Berdekatan dengan Pulau Pramuka, Pulau Panggang merupakan salah satu pulau terbesar di gugusan Kepulauan Seribu. Luas pulau itu sekitar 6,210 kilometer persegi. Menurut hasil sensus pada 2017, jumlah penduduk Pulau Panggang mencapai 6.260 jiwa. 

Terkenal akan pasir putihnya, pulau itu utamanya menggantungkan hidup pada denyut pariwisata. Selain berenang, snorkeling dan diving jadi atraksi wisata yang paling diminati para pengunjung pulau itu. 

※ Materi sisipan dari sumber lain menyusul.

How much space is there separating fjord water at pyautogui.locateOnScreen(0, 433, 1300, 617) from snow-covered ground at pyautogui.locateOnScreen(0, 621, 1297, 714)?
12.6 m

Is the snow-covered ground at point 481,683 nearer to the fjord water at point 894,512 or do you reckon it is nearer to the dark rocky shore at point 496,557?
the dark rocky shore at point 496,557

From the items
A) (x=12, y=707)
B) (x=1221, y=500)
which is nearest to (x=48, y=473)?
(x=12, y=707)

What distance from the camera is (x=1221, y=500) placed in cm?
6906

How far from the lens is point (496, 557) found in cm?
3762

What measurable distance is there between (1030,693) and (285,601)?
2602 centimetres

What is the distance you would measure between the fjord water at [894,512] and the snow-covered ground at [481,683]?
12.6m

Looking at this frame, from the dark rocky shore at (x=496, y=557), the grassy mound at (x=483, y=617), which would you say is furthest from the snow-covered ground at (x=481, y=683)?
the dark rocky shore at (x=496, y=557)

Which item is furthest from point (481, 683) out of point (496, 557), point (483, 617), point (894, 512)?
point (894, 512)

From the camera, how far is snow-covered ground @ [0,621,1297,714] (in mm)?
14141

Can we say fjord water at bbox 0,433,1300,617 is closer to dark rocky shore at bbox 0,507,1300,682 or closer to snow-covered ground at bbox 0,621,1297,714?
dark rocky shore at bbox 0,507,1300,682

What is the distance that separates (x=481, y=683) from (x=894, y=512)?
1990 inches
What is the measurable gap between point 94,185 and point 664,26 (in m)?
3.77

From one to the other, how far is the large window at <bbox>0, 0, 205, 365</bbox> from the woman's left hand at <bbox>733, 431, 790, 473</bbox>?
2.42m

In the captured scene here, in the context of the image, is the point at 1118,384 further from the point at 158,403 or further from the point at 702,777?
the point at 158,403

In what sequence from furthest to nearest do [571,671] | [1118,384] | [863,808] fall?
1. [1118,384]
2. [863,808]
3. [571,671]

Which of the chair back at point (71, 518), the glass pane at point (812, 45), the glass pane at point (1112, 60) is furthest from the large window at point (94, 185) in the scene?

Meski tergolong kawasan padat penduduk, menurut Maulana, tak ada pasar di Pulau Panggang. "Untuk kebutuhan pangan itu dari darat stoknya. Untuk bahan pokok seperti sayuran dan sebagainya yang daya tahannya tidak lama itu, kita harus menunggu orang yang berbelanja dari darat dulu," ujar Maulana.

Selain bahan pokok, Pulau Panggang juga seringkali mengalami krisis bahan bakar dan gas untuk keperluan melaut dan rumah tangga. Ketika solar dan gas langka atau mahal, warga Pulau Panggang kerap jadi tak produktif. 

"Soal bahan bakar itu kemarin kita agak kesulitan. Gas juga ada kesulitan karena stok dari darat juga kan tidak terpenuhi. Mau tak mau apa penggantinya ketika gas lagi mahal," kata Maulana. 

Seperti Pulau Sebira, menurut Maulana, pengangguran juga jadi masalah utama yang dihadapi Pulau Panggang. Ia menuturkan banyak pemuda di pulau tersebut tak bekerja lantaran hampir tidak ada lowongan pekerjaan. 

"Rata-rata tingkat pendidikan di sini SMA. Setelah lulus SMA, mereka tidak langsung bekerja karena untuk dapat kerja mereka harus ke darat. Jadi, tidak ada wadah yang sekiranya ketika warga yang sudah lulus langsung mendapat pekerjaan yang layak," ucap Maulana.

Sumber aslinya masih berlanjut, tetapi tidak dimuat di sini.